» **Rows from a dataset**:
_ _ _ _

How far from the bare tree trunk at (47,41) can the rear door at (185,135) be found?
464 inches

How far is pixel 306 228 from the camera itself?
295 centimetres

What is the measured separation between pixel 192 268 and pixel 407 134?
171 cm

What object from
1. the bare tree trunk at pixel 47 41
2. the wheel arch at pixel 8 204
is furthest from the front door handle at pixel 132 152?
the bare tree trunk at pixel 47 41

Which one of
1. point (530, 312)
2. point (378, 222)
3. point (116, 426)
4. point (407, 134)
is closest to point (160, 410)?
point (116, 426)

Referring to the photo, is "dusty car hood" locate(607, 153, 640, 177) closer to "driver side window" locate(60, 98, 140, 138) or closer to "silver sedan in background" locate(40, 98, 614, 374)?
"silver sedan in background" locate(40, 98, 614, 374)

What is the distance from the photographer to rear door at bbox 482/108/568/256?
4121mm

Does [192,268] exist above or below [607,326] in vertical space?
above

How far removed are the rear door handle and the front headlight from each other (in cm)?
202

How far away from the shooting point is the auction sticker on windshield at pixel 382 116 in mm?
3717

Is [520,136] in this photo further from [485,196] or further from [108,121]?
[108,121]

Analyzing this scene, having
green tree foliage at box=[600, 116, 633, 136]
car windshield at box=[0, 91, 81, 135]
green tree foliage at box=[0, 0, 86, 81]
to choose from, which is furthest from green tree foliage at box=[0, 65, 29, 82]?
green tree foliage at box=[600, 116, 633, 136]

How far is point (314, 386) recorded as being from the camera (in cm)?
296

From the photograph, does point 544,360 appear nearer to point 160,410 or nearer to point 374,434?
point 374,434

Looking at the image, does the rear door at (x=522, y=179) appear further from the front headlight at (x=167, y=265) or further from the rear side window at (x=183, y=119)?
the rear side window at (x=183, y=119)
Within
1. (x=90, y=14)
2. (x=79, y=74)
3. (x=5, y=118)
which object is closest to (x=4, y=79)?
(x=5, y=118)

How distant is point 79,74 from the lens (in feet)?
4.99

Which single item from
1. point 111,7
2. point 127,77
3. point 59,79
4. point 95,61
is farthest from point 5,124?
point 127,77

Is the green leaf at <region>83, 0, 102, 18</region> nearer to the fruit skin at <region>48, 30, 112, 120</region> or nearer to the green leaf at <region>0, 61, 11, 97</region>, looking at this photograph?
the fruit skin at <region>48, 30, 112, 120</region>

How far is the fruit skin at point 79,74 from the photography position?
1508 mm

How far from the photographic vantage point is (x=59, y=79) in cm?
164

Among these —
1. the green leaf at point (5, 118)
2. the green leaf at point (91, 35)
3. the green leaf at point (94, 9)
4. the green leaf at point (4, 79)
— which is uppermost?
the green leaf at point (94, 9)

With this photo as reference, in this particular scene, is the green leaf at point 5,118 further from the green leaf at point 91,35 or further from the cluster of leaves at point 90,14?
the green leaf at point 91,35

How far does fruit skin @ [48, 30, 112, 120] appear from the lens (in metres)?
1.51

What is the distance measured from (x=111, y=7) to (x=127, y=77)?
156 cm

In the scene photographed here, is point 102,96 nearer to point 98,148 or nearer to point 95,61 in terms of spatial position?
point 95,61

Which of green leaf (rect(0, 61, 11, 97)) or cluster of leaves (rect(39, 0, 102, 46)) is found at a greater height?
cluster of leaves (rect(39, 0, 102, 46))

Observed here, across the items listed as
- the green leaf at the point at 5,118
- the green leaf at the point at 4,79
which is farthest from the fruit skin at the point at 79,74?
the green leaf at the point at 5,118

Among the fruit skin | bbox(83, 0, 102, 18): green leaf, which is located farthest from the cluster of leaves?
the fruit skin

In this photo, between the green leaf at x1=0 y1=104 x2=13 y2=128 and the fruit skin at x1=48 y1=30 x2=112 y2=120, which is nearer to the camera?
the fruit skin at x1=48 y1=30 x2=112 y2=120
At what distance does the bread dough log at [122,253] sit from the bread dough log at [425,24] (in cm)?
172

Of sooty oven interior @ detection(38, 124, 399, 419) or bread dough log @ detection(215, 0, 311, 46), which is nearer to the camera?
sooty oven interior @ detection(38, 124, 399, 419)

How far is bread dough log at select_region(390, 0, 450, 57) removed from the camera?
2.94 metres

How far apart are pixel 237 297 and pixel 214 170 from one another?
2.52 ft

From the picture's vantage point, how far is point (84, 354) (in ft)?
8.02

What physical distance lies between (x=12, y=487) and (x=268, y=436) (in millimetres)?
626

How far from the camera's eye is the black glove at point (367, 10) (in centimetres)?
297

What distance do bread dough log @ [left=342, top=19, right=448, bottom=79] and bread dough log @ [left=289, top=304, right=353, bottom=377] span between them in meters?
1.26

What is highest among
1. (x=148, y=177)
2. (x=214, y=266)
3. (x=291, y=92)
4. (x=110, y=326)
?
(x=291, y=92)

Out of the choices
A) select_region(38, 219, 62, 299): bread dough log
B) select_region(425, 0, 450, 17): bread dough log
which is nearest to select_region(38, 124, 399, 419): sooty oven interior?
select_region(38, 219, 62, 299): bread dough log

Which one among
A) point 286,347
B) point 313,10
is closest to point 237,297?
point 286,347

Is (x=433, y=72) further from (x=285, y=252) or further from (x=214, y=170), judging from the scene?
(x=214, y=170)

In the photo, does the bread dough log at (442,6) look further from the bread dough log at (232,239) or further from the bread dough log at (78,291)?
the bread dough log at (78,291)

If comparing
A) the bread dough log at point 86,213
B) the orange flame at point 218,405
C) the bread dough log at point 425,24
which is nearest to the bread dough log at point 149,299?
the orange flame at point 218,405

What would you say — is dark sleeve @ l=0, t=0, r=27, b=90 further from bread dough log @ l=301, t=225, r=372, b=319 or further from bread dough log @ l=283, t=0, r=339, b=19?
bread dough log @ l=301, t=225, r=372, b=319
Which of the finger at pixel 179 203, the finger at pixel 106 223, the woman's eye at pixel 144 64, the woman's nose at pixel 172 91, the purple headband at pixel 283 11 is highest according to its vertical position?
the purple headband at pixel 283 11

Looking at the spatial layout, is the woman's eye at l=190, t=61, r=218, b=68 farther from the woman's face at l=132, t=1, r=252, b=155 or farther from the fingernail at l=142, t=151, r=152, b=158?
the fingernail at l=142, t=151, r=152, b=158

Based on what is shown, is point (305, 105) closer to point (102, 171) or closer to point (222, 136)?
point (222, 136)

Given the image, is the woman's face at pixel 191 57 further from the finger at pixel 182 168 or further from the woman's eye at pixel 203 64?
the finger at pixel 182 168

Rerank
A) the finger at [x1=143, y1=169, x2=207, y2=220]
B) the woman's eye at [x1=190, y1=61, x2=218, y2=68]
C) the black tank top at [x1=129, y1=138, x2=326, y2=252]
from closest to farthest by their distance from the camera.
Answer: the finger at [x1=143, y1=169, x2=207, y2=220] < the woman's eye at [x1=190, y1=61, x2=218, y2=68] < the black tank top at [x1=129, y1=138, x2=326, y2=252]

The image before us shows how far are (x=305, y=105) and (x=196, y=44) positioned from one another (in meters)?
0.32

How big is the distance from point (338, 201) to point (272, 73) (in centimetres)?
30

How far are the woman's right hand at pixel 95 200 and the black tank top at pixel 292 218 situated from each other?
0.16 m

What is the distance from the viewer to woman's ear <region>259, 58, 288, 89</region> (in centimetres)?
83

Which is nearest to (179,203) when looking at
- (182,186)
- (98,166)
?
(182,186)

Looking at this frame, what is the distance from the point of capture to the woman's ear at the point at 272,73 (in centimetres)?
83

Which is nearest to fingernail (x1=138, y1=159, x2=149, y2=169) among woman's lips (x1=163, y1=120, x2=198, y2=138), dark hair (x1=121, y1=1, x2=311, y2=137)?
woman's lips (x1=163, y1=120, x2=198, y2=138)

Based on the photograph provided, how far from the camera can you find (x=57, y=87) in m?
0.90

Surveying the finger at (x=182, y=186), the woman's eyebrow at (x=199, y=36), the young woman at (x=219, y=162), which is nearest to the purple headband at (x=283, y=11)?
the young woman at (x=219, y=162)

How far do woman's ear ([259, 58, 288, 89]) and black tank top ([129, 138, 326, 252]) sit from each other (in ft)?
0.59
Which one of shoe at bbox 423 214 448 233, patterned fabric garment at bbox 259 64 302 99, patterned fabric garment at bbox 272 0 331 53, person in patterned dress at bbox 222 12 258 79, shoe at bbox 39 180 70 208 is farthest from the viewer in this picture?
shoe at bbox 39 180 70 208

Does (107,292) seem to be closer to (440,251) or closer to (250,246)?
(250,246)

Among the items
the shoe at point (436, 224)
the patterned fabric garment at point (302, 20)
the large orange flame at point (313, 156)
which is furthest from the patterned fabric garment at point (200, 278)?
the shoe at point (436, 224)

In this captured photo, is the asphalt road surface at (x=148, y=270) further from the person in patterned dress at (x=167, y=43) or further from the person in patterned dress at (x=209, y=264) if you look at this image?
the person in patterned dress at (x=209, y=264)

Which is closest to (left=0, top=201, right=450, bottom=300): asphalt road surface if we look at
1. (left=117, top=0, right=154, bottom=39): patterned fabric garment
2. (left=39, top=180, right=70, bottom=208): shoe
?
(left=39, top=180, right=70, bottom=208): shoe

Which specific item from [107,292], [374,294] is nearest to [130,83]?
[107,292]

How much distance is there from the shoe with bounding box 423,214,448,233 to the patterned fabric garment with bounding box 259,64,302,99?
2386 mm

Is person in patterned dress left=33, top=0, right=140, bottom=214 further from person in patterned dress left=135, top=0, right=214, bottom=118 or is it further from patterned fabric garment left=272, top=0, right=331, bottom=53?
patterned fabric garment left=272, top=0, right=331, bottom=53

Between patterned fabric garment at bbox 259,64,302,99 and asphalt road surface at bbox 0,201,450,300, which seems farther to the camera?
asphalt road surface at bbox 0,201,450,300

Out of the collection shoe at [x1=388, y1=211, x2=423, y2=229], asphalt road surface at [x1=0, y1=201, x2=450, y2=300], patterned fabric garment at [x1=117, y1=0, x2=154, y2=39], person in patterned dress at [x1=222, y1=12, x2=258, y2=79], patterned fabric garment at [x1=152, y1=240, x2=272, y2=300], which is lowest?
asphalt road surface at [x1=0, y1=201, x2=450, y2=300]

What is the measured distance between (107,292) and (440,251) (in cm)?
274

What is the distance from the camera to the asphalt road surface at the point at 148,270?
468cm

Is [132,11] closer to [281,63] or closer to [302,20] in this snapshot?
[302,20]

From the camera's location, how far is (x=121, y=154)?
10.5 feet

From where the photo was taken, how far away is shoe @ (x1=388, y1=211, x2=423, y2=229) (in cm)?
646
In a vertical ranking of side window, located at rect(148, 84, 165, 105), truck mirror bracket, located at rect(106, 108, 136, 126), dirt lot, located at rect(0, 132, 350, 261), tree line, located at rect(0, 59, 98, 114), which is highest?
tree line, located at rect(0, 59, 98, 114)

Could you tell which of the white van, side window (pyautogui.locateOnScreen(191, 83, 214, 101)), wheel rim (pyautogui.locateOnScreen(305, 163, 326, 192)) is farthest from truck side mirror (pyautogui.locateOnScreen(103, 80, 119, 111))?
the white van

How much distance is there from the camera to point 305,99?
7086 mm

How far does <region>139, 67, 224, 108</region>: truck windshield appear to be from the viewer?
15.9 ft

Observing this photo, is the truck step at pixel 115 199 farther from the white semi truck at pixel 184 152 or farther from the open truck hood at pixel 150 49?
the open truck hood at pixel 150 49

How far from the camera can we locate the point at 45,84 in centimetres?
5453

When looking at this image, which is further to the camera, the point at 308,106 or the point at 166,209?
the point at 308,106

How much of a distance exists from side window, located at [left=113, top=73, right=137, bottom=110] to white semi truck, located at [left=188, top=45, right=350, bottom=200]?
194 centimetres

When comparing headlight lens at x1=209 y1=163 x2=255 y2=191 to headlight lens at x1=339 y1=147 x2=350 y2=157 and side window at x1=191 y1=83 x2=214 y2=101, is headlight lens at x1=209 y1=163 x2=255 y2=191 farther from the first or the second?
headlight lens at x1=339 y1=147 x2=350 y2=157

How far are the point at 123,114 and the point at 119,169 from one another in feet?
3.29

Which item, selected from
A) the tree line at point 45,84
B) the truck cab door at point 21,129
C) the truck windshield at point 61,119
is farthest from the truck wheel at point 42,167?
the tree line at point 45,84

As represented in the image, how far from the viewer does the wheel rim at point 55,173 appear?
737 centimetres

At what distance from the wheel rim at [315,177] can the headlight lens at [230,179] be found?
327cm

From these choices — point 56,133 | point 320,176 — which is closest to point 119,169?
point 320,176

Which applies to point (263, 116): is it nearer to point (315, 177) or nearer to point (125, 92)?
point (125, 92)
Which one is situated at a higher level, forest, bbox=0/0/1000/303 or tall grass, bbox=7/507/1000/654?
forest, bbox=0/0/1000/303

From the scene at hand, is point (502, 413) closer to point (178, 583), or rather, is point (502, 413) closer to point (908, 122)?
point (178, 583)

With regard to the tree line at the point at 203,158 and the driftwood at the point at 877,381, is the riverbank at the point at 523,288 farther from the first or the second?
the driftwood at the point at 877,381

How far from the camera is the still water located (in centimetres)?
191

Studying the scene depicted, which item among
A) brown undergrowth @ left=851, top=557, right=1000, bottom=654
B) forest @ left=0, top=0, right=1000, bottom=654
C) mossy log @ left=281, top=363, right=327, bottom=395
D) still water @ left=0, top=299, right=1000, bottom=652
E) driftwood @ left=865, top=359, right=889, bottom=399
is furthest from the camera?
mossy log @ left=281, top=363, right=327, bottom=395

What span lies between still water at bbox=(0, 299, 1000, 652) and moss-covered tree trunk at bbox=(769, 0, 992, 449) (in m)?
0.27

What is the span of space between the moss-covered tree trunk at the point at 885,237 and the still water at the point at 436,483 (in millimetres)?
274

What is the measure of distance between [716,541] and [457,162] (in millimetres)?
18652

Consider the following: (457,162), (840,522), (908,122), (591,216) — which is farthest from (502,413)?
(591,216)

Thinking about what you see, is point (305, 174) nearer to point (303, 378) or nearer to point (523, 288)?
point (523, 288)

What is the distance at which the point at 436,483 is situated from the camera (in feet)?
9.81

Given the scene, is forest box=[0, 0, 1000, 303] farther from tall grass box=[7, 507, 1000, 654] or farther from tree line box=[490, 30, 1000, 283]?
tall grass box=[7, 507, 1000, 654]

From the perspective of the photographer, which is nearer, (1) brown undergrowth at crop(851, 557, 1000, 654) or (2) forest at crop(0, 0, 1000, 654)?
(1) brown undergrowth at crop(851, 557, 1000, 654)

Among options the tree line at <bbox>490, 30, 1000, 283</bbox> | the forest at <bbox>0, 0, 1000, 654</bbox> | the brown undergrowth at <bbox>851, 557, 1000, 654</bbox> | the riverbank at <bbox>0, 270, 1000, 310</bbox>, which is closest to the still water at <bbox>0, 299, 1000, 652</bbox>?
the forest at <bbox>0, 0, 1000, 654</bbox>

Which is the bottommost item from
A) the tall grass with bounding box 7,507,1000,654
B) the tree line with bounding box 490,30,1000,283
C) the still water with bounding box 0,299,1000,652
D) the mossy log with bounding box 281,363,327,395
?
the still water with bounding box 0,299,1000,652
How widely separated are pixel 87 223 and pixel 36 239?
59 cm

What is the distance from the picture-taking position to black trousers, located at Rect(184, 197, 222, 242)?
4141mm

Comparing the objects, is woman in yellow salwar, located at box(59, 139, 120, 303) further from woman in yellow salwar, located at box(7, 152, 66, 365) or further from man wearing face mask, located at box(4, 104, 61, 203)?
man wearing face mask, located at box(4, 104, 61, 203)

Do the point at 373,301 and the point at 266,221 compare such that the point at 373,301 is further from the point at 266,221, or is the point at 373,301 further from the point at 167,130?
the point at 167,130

_ _ _ _

Please extract exactly, and only, the lines from the line containing "Among options the" through the last line of the records.

Among options the tree line at <bbox>490, 30, 1000, 283</bbox> | the forest at <bbox>0, 0, 1000, 654</bbox> | the brown undergrowth at <bbox>851, 557, 1000, 654</bbox> | the riverbank at <bbox>0, 270, 1000, 310</bbox>, which is closest to the still water at <bbox>0, 299, 1000, 652</bbox>?
the forest at <bbox>0, 0, 1000, 654</bbox>

Which is the bottommost item from
A) the tall grass with bounding box 7,507,1000,654
B) the tree line with bounding box 490,30,1000,283
C) the still water with bounding box 0,299,1000,652
D) the mossy log with bounding box 281,363,327,395
?
the still water with bounding box 0,299,1000,652
How widely separated are pixel 87 223 and pixel 36 239?
59 cm

What is the distance from the picture-taking position to black trousers, located at Rect(184, 197, 222, 242)?
4141mm

Comparing the objects, is woman in yellow salwar, located at box(59, 139, 120, 303) further from woman in yellow salwar, located at box(7, 152, 66, 365) or further from man wearing face mask, located at box(4, 104, 61, 203)?
man wearing face mask, located at box(4, 104, 61, 203)

Do the point at 373,301 and the point at 266,221 compare such that the point at 373,301 is further from the point at 266,221, or is the point at 373,301 further from the point at 167,130?
the point at 167,130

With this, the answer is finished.